В тот раз он основательно всыпал торговцу. «Давайте посмотрим на дело с точки зрения перспективы торговли яйцами. Послушайте меня. Протухшее из-за железнодорожной стачки яйцо действительно не съешь; верно, это убыток. Но его съели бы, если бы оно не протухло, и кончено дело, не так ли? Сотни и сотни тысяч бедняков страдают в нашей стране из-за тяжелых социальных условий, множество людей вообще не имеют возможности есть яйца, и, следовательно, вы никогда не сможете продать им огромное количество яиц, которое не только не тухнет, но и не производится. Если бы какая-нибудь глупая курица протестовала против желания железнодорожников проучить правительство, я бы не удивился. Но даже курица способна понять: если бы наша страна благоденствовала, куры могли бы нести больше яиц».
Публика в кафе с интересом прислушивалась к их разговору и со смехом аплодировала его остроумному ответу. Но и людям поумней, чем тот торговец яйцами, трудно было примириться с тем, что в конце апреля целую неделю не ходили поезда.

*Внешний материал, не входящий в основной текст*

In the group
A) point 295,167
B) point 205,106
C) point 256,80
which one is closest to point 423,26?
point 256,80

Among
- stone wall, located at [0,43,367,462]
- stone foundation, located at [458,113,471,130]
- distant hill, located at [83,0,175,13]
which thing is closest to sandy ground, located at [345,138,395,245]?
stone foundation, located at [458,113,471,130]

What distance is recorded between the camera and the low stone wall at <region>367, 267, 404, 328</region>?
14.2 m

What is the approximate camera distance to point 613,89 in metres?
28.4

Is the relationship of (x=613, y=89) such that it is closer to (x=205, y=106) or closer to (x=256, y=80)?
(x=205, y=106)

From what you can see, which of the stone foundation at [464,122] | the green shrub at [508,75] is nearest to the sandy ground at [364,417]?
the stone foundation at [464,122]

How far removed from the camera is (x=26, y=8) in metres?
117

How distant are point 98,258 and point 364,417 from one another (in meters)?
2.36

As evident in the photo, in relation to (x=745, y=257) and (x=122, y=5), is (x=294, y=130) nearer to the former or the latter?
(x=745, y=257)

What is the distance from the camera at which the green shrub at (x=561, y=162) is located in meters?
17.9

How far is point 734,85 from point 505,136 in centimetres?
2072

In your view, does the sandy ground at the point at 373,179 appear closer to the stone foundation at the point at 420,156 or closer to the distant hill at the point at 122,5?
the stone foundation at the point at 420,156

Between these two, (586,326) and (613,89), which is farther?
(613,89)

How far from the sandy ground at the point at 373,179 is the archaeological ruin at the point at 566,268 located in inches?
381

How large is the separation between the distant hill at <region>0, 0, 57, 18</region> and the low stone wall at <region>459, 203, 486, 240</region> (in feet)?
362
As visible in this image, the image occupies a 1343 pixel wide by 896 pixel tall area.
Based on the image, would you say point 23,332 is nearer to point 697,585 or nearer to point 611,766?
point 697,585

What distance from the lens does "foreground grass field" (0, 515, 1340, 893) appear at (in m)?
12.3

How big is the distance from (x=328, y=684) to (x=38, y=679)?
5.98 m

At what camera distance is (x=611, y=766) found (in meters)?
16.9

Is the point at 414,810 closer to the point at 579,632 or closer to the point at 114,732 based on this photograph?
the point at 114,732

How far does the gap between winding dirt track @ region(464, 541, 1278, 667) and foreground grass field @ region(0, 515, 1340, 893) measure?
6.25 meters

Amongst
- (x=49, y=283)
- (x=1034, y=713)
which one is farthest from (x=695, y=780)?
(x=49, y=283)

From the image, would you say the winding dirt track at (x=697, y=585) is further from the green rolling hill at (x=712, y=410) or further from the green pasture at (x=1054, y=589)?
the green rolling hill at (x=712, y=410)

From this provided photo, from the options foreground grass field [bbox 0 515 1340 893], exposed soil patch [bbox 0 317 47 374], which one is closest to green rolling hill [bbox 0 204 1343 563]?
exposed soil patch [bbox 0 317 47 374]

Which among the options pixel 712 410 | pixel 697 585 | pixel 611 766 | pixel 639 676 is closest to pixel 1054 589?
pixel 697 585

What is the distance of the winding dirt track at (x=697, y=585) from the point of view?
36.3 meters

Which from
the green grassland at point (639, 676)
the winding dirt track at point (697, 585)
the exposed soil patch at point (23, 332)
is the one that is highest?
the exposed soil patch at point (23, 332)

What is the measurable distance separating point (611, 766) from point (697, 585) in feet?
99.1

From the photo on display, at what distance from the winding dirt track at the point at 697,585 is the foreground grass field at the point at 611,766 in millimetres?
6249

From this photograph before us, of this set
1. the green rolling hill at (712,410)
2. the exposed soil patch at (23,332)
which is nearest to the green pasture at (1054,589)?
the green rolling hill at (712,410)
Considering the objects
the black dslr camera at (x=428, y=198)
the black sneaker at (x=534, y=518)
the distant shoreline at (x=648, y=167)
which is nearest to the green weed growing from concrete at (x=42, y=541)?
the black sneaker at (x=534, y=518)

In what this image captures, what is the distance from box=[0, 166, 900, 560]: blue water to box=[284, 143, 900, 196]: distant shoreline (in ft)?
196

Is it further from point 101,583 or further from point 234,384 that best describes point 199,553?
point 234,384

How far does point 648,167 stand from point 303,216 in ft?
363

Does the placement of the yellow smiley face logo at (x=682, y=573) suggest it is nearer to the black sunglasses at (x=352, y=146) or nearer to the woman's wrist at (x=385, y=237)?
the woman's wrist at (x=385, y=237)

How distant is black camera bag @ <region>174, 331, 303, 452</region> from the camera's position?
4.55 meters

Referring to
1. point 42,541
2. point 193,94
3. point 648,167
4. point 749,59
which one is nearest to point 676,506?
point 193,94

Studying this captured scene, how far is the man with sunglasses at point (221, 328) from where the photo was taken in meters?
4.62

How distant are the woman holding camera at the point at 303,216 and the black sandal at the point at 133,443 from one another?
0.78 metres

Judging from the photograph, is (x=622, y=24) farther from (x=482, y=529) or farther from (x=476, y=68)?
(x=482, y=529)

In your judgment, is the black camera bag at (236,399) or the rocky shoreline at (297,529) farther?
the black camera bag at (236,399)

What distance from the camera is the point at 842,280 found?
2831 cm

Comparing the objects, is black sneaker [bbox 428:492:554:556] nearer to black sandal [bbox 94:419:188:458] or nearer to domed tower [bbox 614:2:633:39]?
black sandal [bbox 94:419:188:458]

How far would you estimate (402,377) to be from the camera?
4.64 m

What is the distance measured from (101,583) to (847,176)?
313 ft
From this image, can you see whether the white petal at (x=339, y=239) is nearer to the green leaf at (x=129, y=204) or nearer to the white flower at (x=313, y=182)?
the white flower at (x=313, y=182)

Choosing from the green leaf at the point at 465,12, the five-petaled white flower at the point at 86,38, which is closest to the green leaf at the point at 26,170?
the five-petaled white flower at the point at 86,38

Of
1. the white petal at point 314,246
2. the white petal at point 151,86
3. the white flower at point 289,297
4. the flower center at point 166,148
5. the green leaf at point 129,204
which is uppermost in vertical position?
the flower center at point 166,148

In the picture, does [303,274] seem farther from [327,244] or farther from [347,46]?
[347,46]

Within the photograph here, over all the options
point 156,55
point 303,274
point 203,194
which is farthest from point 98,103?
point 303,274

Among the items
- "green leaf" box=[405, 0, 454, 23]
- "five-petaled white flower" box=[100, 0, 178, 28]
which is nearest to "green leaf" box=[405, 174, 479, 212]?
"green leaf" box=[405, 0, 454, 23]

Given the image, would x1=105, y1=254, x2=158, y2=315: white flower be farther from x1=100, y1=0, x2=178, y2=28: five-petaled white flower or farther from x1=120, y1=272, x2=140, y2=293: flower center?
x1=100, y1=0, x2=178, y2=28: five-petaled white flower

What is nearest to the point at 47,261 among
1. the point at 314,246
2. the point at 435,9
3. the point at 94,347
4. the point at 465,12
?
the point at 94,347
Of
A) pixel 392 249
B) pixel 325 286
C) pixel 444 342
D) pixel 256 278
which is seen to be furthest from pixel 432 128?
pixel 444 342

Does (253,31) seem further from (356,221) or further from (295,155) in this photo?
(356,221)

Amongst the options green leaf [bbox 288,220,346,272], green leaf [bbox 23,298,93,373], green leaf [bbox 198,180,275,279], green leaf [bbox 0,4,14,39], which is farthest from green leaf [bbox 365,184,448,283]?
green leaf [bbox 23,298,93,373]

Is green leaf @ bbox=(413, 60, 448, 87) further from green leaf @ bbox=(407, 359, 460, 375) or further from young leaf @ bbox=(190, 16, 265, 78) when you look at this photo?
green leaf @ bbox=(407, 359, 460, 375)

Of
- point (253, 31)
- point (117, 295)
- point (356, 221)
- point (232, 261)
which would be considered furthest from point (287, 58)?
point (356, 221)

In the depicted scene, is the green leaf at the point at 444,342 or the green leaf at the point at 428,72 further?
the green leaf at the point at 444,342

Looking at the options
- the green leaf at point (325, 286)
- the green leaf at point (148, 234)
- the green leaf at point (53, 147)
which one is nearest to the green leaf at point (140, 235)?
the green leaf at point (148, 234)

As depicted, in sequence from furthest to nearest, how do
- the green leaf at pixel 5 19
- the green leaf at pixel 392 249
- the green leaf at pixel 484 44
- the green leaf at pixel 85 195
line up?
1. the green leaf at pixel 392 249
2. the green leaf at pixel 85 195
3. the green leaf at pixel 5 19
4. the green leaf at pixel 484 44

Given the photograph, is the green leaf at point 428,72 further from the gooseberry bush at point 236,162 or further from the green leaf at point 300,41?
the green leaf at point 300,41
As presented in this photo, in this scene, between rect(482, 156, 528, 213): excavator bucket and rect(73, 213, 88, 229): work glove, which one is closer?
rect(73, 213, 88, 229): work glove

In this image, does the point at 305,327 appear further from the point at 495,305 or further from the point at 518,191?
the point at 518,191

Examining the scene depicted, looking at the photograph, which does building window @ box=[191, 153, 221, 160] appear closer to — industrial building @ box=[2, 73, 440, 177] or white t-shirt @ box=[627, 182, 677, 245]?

Даже сами железнодорожники в последний момент побоялись прекратить работу. «Мы не какие-нибудь безродные социалисты, нечего нам бастовать», — говорили они перед самым началом стачки. Железнодорожные служащие причисляли себя к мелкой буржуазии. Долго молча терпели они всякие несправедливости, относясь к начальству с полным доверием, как и подобает благонамеренным гражданам. Позже они лишь подавали прошения, писали жалобы. Жаловались на то, что их лишают возможности продвигаться по службе, что, несмотря на рост цен, двадцать лет им жалованья не повышали, жаловались на косность служебных порядков, произвол в оплате выходных дней, отпусков и так далее. А когда они стали открыто выражать свое недовольство и обратились за помощью к оппозиционным политическим деятелям, тогда государственные мужи стали кормить их обещаниями. Отчаявшиеся вконец железнодорожники, все до одного, перешли на сторону недовольных. Они устроили митинг, чтобы публично высказать свои жалобы. Власти испугались, а испугавшись, страшно ожесточились. Они запретили митинг и ополчились против руководителей этого массового движения. Долго проявлявшие несознательность люди убедились тогда, что им заткнут рот, если они не перейдут к действиям. Но как действовать? Не оставалось ничего другого, как принять предложение телеграфиста сортировочной станции Ракош, который призывал в телеграмме, отправленной по служебной линии во все железнодорожные станции страны: «Вставайте, ребята! Уже есть две жертвы: Яноша Шарлаи и Пала Турчани сняли с работы. Давайте объявим забастовку. Да здравствует забастовка!» Через несколько часов около тридцати тысяч железнодорожных служащих прервали работу и почти целую неделю не сдавались.
Рабочие железнодорожных мастерских выступили заодно с железнодорожными служащими, применившими их оружие, оружие рабочих.
Весть о вспыхнувшей стачке оппозиционные политические деятели, ранее покровительствовавшие железнодорожникам, приняли как весть о пожаре, возникшем в доме из-за неосторожной игры со спичками.
В стране было парализовано железнодорожное движение. Депутаты парламента, демократы, знакомые Ландлера — Важони, Золтан Лендьел, Тивадар Баттяни — ждали от правительства уступок, чтобы их «протеже», утихомирившись, поскорей вернулись к исполнению своего «патриотического долга». Однако премьер-министр Иштван Тиса с высокомерной жестокостью отказывался идти на малейшие уступки и, наконец, с беспощадной решимостью обрушился на «бунтовщиков» — объявил их военнообязанными, состоящими на действительной службе, принудив тем самым обслуживать железные дороги.